King Ashoka: “The people of the unconquered territories beyond the borders might think: “What is the king’s intention towards us?” My only intention is that they live without fear of me, that they may trust me and that I may give them happiness, not sorrow. Furthermore, they should understand that the king will forgive those who can be forgiven and that he wishes to encourage them to practice Dhamma so that they may attain happiness in this world and the next.”
From Ashoka’s Edicts
Ashoka the great was more than a Mauryan king. On the one hand, he was one of the greatest of Indian emperors. On the other, he was one of the true practitioner, preacher, and propagator of Buddhism.
According to H G Wells, In the history of the world, there have been thousands of kings and emperors who called themselves “their highnesses,” “their Majesties,” and “their exalted majesties” and so on. They shone for a brief moment, and as quickly disappeared. But Ashoka shines and shines brightly like a bright star, even unto this day.
Samrat Ashoka Biography
Ashoka succeeded his father Bindusara as the third king of Mauryan emperor. His name meant “without Shoka, i.e. without sorrow”. Born to Bindusara and Subhadrangi in 304 BC, Ashoka was an adventurous young learner in his early days. He was very fond of hunting. He excelled in weaponry and academics. Other siblings were suspicious that he will be favored by their father as the next king.

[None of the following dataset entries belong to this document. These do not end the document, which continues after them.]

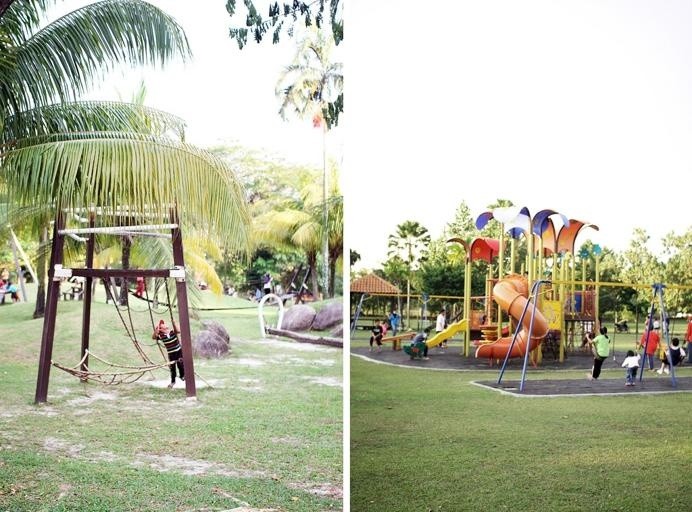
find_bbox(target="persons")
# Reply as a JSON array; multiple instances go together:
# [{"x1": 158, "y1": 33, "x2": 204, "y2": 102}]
[
  {"x1": 228, "y1": 273, "x2": 272, "y2": 304},
  {"x1": 619, "y1": 318, "x2": 630, "y2": 334},
  {"x1": 585, "y1": 326, "x2": 610, "y2": 383},
  {"x1": 566, "y1": 328, "x2": 577, "y2": 348},
  {"x1": 636, "y1": 314, "x2": 692, "y2": 374},
  {"x1": 621, "y1": 350, "x2": 641, "y2": 386},
  {"x1": 369, "y1": 309, "x2": 449, "y2": 361},
  {"x1": 135, "y1": 267, "x2": 145, "y2": 297},
  {"x1": 0, "y1": 269, "x2": 19, "y2": 304},
  {"x1": 151, "y1": 318, "x2": 186, "y2": 389}
]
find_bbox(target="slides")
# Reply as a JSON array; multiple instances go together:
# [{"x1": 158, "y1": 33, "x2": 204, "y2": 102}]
[
  {"x1": 476, "y1": 273, "x2": 549, "y2": 359},
  {"x1": 420, "y1": 317, "x2": 465, "y2": 351}
]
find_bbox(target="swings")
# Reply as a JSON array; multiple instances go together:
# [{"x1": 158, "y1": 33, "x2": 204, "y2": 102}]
[
  {"x1": 661, "y1": 287, "x2": 687, "y2": 365},
  {"x1": 101, "y1": 270, "x2": 185, "y2": 379},
  {"x1": 612, "y1": 288, "x2": 641, "y2": 367},
  {"x1": 568, "y1": 290, "x2": 610, "y2": 361}
]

Being incited by them, Bindusara sent Ashoka in exile to Kalinga. From there he met a fisherwoman named Kaurwaki. He married her later. When the place of Ujjain saw a violent uprising, Ashoka was called back by Bindusara and sent to Ujjain to control the situation.
Though Ashoka was succeeded in doing so, he was injured. He was treated by Buddhist nuns and monks and Ujjain became a place for Buddhist study for Ashoka although he realized the essence of Buddhism only after the Kalinga war.
King Ashoka Family
On the death of Bindusara, Ashoka succeeded as the king killing all his brothers by attacking Pataliputra in 273 BC. The empire of Ashoka stretched from the Himalayas, Nepal, and Kashmir to Mysore in the South, from Afghanistan in the N.E. to the banks of the River Brahmaputra in the East. In the West, his territory covered Saurashtra and Junagarh.
The year 263 BC was a turning point in the life of Ashoka. The Kalinga war led to the death of more than 100,000 people. The war transformed him from “Ashoka the terrible” to “Ashoka the great. After witnessing the bloodshed and the misery after the war, Ashoka decided to give up wars and violence forever. He was converted to Buddhism.
Thereafter, he dedicated his life to the propagation of Buddhism. He contributed largely to the global spread of Buddhism. He was also a brilliant administrator. The Ashoka chakra of the Indian flag points out to the importance of this king in the Indian republic. The pillars of Ashoka or. Ashoka Sthamba is also famous. The Ashoka Lion capital or the Sarnath lion is the national symbol of India. After the death of Ashoka, Mauryan Empire declined.